» Exercises
1: Answer these from the post on comparator hysteresis, one line each:
(a) When an external positive feedback network is used with that IC, what should the HYST pin be connected to?
(b) What value is R3 given in all the equations?
(c) How does the post define the hysteresis band?
2: In the post on comparator hysteresis, copy the stretch from "simulate this circuit" through "is of course." word for word.
3: The post on comparator hysteresis poses several numbered questions of its own. List each one with its label, in the order it appears.

» Document section
++++++

1a) Is it the best way? Pretty much, because: Low component cost and ability to design extremely low current draw so as to deliver as much harvested power to the load as possible.

1b) Is there a simpler method? Yes, some more monolithic ICs for energy harvesting exist that include similar functionality. BUT, they cost more and use a lot more current to achieve the same result.

3) How does the example work? The example is actually wrong. It may still work, but the HYST pin should be connected to REF if you're going to use an external positive feedback network as in the example with that IC.

2) How do you figure out the values? Initially the actual Ohm values are not important. What you want to calculate are the RATIOS of R1 and R2 with relation to R3.

For reference here is your generic voltage comarator ciruit with positive feed back:

schematic

simulate this circuit – Schematic created using CircuitLab

Your starting point is to decide on the Vhigh trip point and the hysteresis band (which is just the voltage difference between your high and low trip points). You also need to know what Vref is of course.

Once you have those three values, you're ready to calculate the R1 and R2 ratios. Let R3 = 1 in all the equations as that will give the result as a ratio to R3.

The two formulas we will use are:

$$ \text{High trip point will be: } \left( V_{\operatorname{high}} \right) \text{ and Hysteresis band will be: } \left( V_{\operatorname{band}} \right)\\ \operatorname{R1} = \operatorname{R3} \left( \frac{V_{\operatorname{band}}}{V_{\operatorname{cc}}} \right) \text{ and } \operatorname{R2} = 1 \left/ \left( \frac{V_{\operatorname{high}}} {V_{\operatorname{ref}} \times \operatorname{R1}} - \frac{1} {\operatorname{R1}} - \frac{1} {\operatorname{R3}} \right) \right. $$

Remember that R3 = 1, so we can just drop it completely from the R1 equation. Once you solve those two equations you have the ratio between R1->R3 and R2->R3. Now it's just a matter of selecting a real value for R3 and you can multiply those ratios with the value to get your real vales.

++++++

» Recorded data
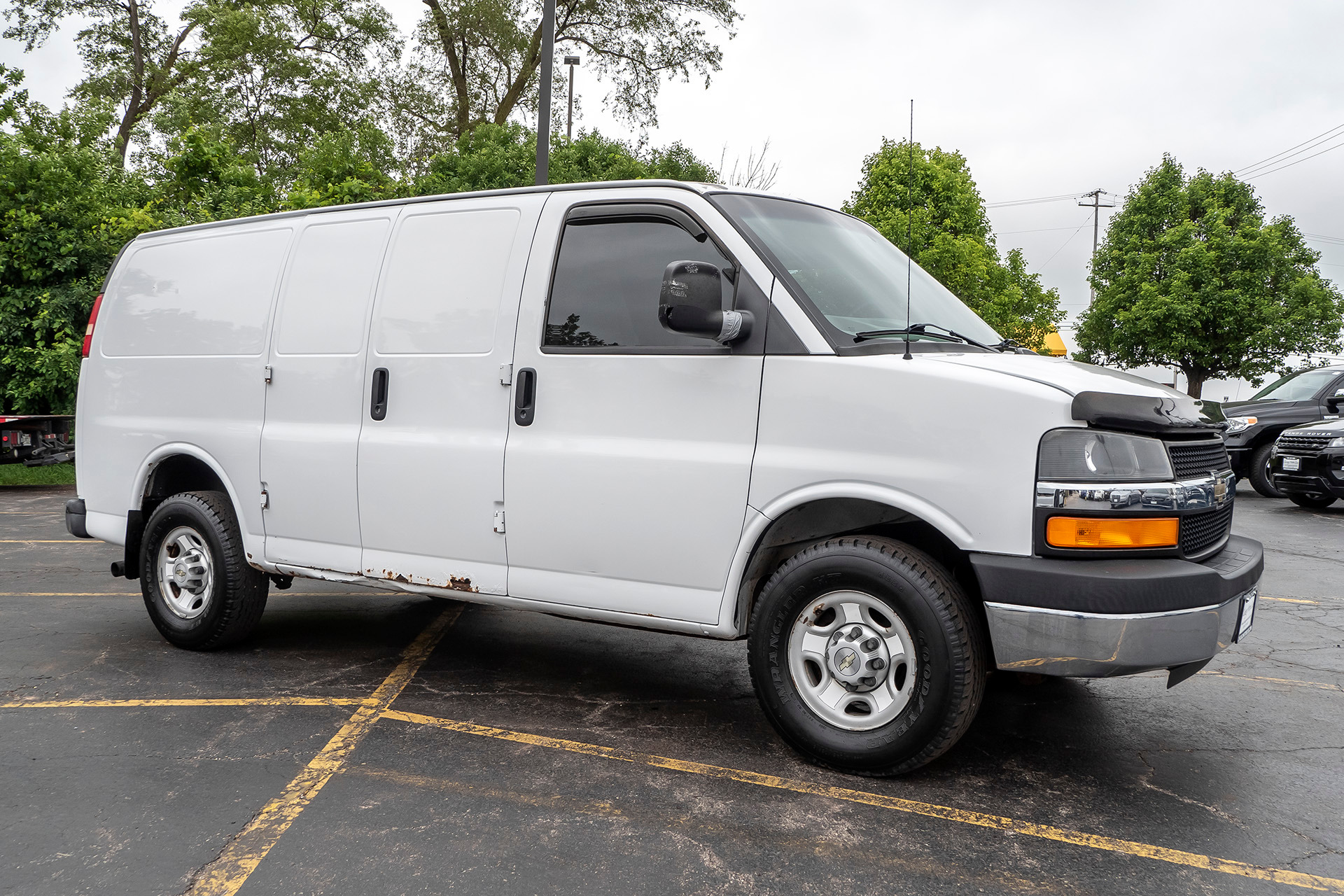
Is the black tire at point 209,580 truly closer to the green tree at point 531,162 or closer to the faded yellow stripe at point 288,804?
the faded yellow stripe at point 288,804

++++++

» The solutions
1:
(a) REF.
(b) 1.
(c) It is the voltage difference between the high and low trip points.

2:
simulate this circuit – Schematic created using CircuitLab

Your starting point is to decide on the Vhigh trip point and the hysteresis band (which is just the voltage difference between your high and low trip points). You also need to know what Vref is of course.

3:
1a) Is it the best way?
1b) Is there a simpler method?
3) How does the example work?
2) How do you figure out the values?